Who am I? I could say that I am who I define myself to be based on what information that I have about myself combined with the model of myself that is retained in other people’s minds whom I interact with and also the collective actions that I’ve taken and continue to take. It just seems like you’re adding a layer of mysticism over the nature of humans, as if there is something magical about humans over other primates, or other carbon based life forms. Again, there is nothing mystical or magical about who people are.

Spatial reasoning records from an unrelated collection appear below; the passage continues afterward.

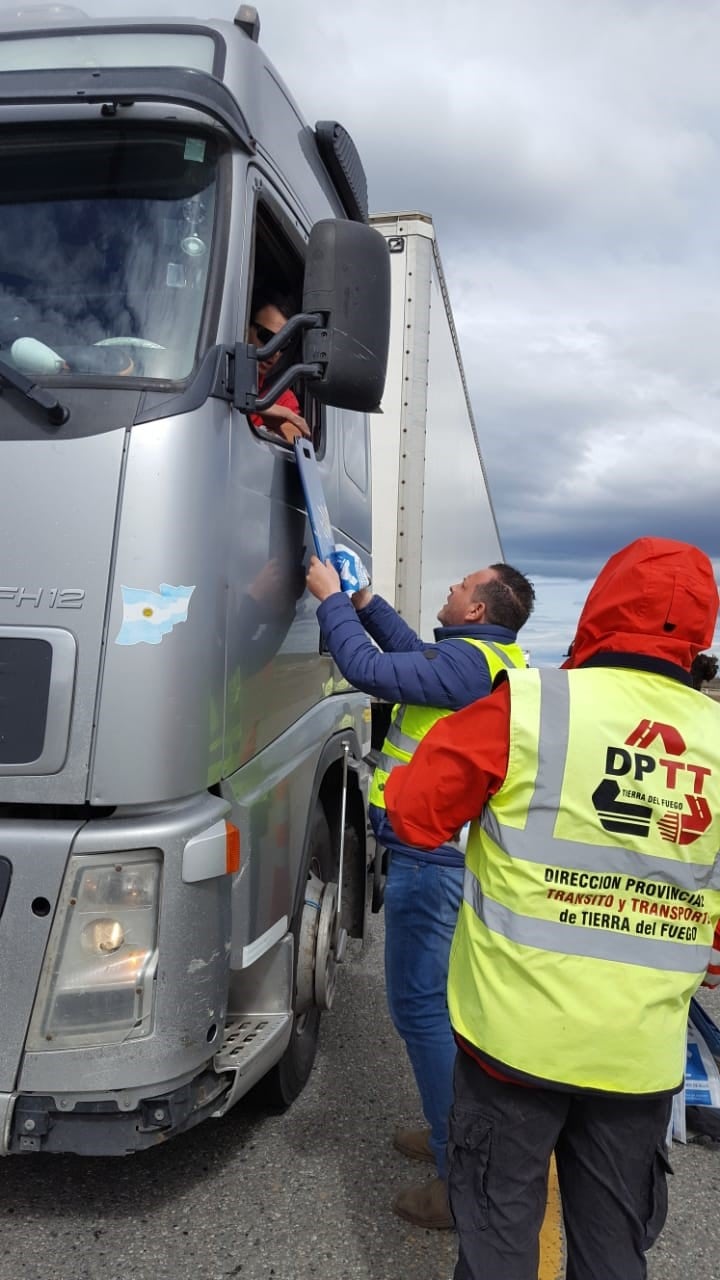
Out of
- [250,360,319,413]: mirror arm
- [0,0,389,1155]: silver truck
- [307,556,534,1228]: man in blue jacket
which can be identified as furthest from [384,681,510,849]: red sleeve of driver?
[250,360,319,413]: mirror arm

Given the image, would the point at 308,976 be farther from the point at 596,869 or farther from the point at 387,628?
the point at 596,869

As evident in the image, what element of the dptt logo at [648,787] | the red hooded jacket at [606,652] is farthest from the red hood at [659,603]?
the dptt logo at [648,787]

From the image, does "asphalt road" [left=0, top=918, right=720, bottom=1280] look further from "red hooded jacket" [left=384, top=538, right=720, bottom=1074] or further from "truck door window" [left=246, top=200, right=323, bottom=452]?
"truck door window" [left=246, top=200, right=323, bottom=452]

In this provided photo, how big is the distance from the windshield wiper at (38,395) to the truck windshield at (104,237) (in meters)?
0.19

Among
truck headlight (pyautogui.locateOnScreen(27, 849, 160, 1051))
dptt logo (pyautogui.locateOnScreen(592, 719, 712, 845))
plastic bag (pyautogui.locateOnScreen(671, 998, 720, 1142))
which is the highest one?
dptt logo (pyautogui.locateOnScreen(592, 719, 712, 845))

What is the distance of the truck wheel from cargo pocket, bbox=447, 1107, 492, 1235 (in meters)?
1.10

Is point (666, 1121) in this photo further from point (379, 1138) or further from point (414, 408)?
point (414, 408)

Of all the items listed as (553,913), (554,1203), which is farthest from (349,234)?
(554,1203)

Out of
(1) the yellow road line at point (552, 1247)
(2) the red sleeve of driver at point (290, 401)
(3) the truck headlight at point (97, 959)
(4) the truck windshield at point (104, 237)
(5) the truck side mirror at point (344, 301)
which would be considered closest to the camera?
(3) the truck headlight at point (97, 959)

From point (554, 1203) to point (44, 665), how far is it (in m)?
2.29

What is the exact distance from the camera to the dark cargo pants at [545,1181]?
1831mm

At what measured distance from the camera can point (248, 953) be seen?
244 cm

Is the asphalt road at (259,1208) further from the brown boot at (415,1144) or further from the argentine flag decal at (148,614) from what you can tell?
the argentine flag decal at (148,614)

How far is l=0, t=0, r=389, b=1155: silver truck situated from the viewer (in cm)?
208
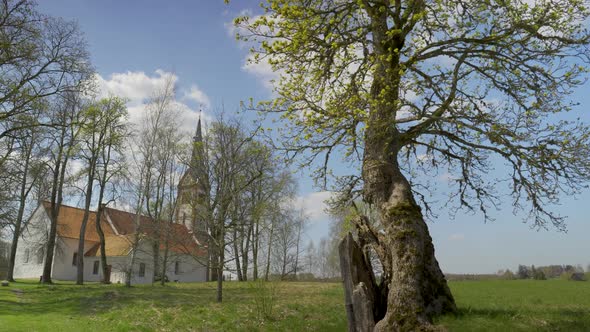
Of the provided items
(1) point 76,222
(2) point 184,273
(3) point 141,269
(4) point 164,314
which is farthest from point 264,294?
(1) point 76,222

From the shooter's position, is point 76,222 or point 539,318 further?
point 76,222

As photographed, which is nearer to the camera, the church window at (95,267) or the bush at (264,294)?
the bush at (264,294)

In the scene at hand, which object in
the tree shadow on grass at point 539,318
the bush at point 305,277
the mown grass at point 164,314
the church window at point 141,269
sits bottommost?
Answer: the mown grass at point 164,314

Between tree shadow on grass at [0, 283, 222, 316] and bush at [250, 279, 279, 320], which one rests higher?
bush at [250, 279, 279, 320]

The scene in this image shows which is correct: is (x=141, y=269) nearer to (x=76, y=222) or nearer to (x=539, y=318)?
(x=76, y=222)

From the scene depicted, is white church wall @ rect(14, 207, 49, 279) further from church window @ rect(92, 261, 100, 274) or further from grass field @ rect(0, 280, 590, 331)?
grass field @ rect(0, 280, 590, 331)

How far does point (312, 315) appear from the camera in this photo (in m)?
14.6

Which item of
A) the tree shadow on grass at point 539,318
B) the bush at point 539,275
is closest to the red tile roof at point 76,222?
the bush at point 539,275

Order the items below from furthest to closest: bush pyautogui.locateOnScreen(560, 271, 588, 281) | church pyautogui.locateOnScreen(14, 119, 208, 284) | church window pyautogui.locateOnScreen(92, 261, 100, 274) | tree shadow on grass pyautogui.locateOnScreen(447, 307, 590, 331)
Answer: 1. church window pyautogui.locateOnScreen(92, 261, 100, 274)
2. church pyautogui.locateOnScreen(14, 119, 208, 284)
3. bush pyautogui.locateOnScreen(560, 271, 588, 281)
4. tree shadow on grass pyautogui.locateOnScreen(447, 307, 590, 331)

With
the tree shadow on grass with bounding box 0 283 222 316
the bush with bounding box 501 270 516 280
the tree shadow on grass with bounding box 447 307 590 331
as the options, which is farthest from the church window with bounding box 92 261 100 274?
the tree shadow on grass with bounding box 447 307 590 331

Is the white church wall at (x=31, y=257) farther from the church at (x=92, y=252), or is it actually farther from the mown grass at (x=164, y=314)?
the mown grass at (x=164, y=314)

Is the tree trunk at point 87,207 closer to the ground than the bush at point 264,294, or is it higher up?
higher up

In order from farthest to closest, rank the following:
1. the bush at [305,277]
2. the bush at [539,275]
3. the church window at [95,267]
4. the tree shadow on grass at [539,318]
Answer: the church window at [95,267]
the bush at [305,277]
the bush at [539,275]
the tree shadow on grass at [539,318]

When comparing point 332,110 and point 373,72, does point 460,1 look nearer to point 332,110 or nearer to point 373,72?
point 373,72
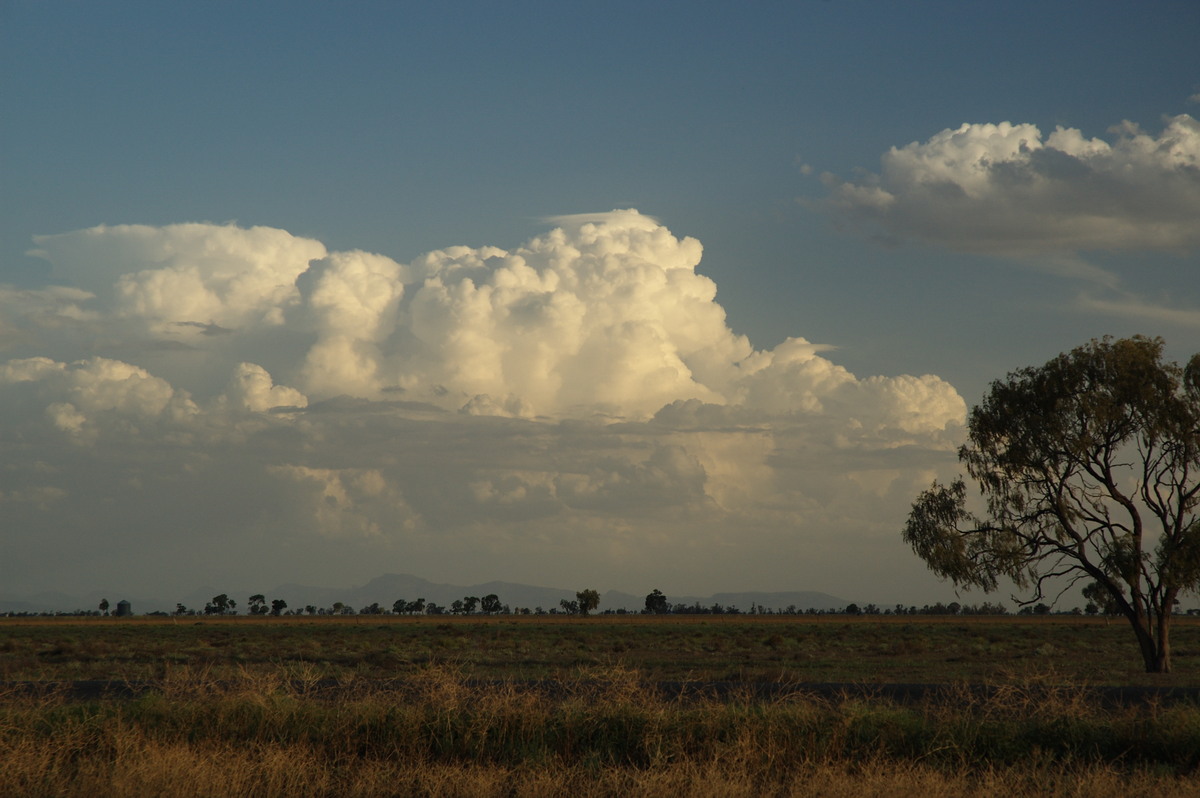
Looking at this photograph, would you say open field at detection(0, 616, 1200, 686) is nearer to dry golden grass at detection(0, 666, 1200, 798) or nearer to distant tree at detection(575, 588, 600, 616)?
dry golden grass at detection(0, 666, 1200, 798)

The reason why I suspect that you are not scientifically minded is because you’re prepared to dismiss ongoing research which may or may not be conclusive but you’re willing to provide your own answers and form your own beliefs based on your own subjective experiences. What good are those answers if they have no basis in reality. Just because there is no definitive consensus doesn’t mean that you can substitute in your own beliefs. Doing that, in and of itself, is irrational. Everything that you’ve said that you believe in has its basis in magical and wishful thinking, not in science, even though you're using scientific terms (incorrectly I might add). If there isn’t a conclusive answer, than why make one up? The only thing that individualized answers to these questions offers to me is evidence of how scientifically illiterate people actually are. Scientifically literate and rational people don’t answer questions that they don’t have objective and research driven answers to and if they do propose an answer when there isn’t something they can be objectively highly certain of, they submit it as conjecture, a mere hypothesis, very little more than an inconclusive guess.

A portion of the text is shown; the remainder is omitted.